▶ **Your objective**: Please filter the listing below and copy out the lines that hold "genus".

**** Data records

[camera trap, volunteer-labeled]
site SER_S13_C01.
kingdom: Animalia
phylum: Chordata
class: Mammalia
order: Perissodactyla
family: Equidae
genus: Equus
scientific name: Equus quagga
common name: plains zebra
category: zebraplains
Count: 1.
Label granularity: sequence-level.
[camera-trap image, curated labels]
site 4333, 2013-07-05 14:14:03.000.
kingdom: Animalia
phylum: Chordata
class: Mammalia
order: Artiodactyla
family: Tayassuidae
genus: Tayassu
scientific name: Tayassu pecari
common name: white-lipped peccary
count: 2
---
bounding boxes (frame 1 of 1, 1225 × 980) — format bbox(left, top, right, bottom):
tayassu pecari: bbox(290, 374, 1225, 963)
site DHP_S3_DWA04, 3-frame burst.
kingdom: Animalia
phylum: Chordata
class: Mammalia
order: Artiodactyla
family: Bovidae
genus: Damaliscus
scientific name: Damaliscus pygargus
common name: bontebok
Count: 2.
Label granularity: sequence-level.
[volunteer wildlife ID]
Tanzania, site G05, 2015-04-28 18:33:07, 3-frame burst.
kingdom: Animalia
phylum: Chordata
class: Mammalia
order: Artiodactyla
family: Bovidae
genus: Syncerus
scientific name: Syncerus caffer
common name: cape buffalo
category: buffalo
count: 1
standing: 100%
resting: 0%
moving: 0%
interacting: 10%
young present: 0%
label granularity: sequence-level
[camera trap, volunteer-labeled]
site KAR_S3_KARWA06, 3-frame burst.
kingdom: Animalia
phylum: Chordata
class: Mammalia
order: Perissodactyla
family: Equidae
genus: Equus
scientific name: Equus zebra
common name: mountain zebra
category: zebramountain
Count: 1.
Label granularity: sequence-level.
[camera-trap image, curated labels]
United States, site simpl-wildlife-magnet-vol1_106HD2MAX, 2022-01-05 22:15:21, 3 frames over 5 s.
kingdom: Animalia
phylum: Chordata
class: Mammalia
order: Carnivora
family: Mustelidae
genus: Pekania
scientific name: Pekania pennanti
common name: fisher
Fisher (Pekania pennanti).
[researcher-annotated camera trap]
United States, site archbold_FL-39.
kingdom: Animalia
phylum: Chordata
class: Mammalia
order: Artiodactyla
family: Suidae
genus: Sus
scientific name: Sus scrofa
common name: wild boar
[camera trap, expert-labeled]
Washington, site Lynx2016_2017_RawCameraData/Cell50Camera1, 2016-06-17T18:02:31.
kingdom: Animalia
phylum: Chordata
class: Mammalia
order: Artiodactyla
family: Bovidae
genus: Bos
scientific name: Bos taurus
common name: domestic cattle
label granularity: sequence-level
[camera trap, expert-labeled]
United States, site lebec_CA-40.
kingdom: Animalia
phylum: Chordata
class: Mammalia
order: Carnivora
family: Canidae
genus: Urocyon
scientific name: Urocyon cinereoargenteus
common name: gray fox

********

▶ **Written answer**:
genus: Equus
genus: Tayassu
genus: Damaliscus
genus: Syncerus
genus: Equus
genus: Pekania
genus: Sus
genus: Bos
genus: Urocyon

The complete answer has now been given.